Хелес проследила взглядом за длинноногим насекомым, которое пробиралось сквозь толпу, возвышаясь над ней футов на девять. У животного был блестящий зеленый панцирь и высокая куполообразная голова, а круто изогнутые ноги заканчивались острыми когтями. Насекомое о чем-то щебетало самому себе, безмятежно ступая по мостовой. На нем сидела обычная девочка в одежде из переливающегося шелка. Прищурившись и высоко задрав нос, она равнодушно взирала на то, что творится вокруг. Поводья она держала небрежно, перебросив их на одну сторону. Хелес никогда не видела ничего подобного.

Она следила за животным и его всадницей до тех пор, пока не заметила между двумя киосками колоду. Жажда заставила Хелес забыть обо всем; не успела она опомниться, как уже захромала к колоде, высунув язык.

На секунду она задержала взгляд на мутной воде, на маслянистой пленке на ее поверхности, на тину и на плававшие в ней соломинки; воспитание остановило ее. Тощий, горчично-желтый кабан, лакавший воду из дальнего конца колоды, с подозрением покосился на нее, но она видела лишь то, как ходит взад-вперед его язык между острыми клыками. Жажда победила, и Нилит опустила свое лицо в воду.
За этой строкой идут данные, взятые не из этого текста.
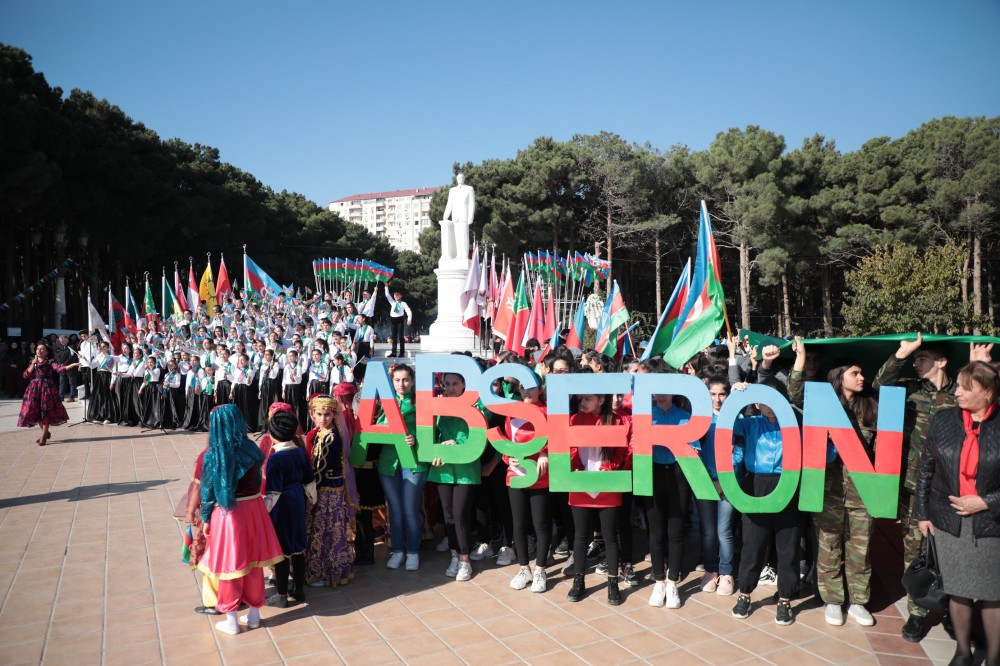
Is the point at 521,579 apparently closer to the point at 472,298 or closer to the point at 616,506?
the point at 616,506

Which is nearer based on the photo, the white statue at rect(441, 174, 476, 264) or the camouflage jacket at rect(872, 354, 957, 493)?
the camouflage jacket at rect(872, 354, 957, 493)

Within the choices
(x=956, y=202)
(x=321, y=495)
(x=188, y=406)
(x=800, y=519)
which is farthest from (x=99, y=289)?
(x=956, y=202)

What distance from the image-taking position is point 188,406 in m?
12.6

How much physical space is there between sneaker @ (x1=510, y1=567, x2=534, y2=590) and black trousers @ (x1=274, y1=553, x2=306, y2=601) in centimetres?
151

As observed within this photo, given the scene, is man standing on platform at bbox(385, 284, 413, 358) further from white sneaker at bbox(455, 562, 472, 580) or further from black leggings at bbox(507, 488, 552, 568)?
black leggings at bbox(507, 488, 552, 568)

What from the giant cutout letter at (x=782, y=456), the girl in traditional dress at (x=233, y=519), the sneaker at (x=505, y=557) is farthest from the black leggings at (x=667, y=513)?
the girl in traditional dress at (x=233, y=519)

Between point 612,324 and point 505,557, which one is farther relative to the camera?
point 612,324

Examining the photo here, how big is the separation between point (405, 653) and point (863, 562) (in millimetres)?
2972

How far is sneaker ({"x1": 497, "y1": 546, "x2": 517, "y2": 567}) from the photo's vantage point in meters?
5.52

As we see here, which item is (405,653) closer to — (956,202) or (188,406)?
(188,406)

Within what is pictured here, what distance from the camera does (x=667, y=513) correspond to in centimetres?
483

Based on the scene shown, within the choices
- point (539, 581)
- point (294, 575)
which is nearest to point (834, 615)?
point (539, 581)

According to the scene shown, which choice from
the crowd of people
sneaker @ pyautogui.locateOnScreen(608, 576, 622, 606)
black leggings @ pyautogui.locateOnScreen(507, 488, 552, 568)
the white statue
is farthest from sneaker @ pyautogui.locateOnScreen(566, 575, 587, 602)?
the white statue

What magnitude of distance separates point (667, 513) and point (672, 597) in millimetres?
562
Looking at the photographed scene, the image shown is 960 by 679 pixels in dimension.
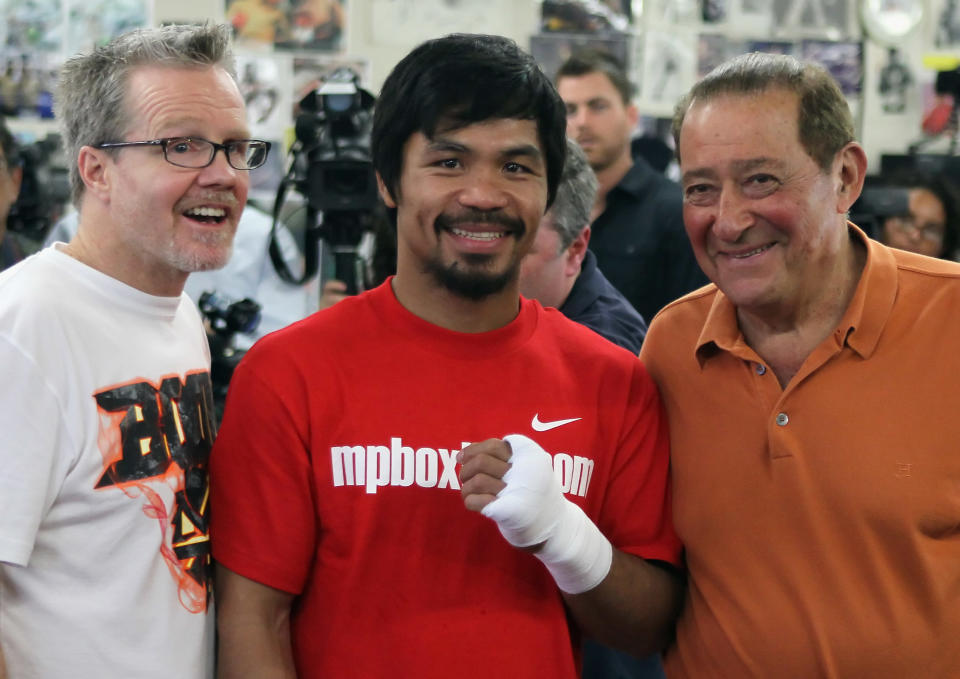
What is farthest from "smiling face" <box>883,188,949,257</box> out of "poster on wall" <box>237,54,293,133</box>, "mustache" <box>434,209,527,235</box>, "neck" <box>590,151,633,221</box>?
"mustache" <box>434,209,527,235</box>

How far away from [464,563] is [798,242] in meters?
0.60

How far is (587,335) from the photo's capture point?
151 centimetres

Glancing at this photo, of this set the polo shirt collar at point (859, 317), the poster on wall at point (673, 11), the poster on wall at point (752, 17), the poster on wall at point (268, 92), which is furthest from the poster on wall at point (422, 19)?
the polo shirt collar at point (859, 317)

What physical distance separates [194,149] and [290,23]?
2257 millimetres

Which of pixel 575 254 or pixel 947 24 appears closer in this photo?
pixel 575 254

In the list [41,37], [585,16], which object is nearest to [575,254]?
[585,16]

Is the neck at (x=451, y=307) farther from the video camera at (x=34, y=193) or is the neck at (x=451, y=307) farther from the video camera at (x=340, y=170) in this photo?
the video camera at (x=34, y=193)

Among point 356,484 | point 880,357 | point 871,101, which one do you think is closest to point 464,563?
point 356,484

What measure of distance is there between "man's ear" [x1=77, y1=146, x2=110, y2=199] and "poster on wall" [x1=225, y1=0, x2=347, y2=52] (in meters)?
2.20

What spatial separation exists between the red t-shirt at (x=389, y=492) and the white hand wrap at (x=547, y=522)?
2.9 inches

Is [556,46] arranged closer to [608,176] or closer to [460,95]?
[608,176]

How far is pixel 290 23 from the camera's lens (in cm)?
351

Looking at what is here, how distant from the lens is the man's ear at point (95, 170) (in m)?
1.40

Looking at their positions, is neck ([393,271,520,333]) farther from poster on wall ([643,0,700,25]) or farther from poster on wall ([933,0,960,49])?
poster on wall ([933,0,960,49])
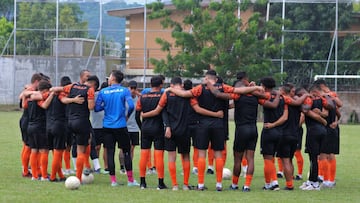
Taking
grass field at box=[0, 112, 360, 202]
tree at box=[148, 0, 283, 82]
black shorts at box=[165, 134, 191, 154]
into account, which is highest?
tree at box=[148, 0, 283, 82]

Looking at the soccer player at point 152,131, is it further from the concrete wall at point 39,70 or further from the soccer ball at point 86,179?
the concrete wall at point 39,70

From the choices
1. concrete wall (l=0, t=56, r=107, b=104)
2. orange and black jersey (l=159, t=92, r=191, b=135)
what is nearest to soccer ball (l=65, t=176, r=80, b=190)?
orange and black jersey (l=159, t=92, r=191, b=135)

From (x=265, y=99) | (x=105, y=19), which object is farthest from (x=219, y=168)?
(x=105, y=19)

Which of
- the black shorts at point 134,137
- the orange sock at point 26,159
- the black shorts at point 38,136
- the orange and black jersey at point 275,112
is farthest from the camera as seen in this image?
the black shorts at point 134,137

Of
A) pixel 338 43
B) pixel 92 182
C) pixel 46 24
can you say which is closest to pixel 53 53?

Вода оказалась теплой, и от нее воняло животными, но Хелес все равно пила ее и едва не захлебнулась, прежде чем подняла голову. Ее потрескавшиеся губы и рана на лбу снова заныли, но она заставила себя набрать воду в ладони и начала промывать раны – настолько, насколько позволяла боль.

– Эй! – крикнул кто-то у нее за спиной. – Вода для животных, а не для попрошаек!

Хелес повернулась к человеку и постаралась изобразить себя как можно более недовольной и опасной. Ее собеседником оказался светлокожий мужчина в тюрбане. В руке он держал веревку, конец которой был обмотан вокруг шеи кабана. Человек заметил яд в ее взгляде и надулся.

– Кто сказал, что я попрошайка? – прохрипела Хелес.

– Вы только посмотрите на нее! Твоя грязь смешивается с питьевой водой. Кто знает, чем ты больна?

Изложив свою точку зрения, он потянул за веревку; кабан, похоже, был недоволен, что ему помешали пить, но все-таки пошел прочь вслед за хозяином.

Хелес пила до тех пор, пока у нее не заболел живот, а затем снова поднялась на ноги и оперлась на костыль. Ее внешний вид и вопли мужчины в тюрбане привлекли внимание людей: торговцы внимательно следили за ней, скривившись от отвращения, а наемники, стоявшие на противоположной стороне улицы, показывали на нее. Ей было пора уходить.

Она шла час, а может, и больше. Поначалу стражники следовали за ней, но им платили за то, чтобы они охраняли только часть улицы, поэтому они быстро потеряли к ней интерес.

Просторы не изменились, не стали ни выше, ни ближе к вечной тени города. Толпы то увеличивались, то растворялись в небольших кварталах. Кто-то был более дружелюбным, кто-то – менее. На перекрестках Хелес заметила людей, взгляды которых летали над толпой. На нее они смотрели чуть дольше, чем на других, и от этого ей стало неуютно. Эти люди были похожи на соколов, которые наблюдают за семейством кроликов и подмечают, кто из них ранен, кто хромает, кто молодой, а кто старый.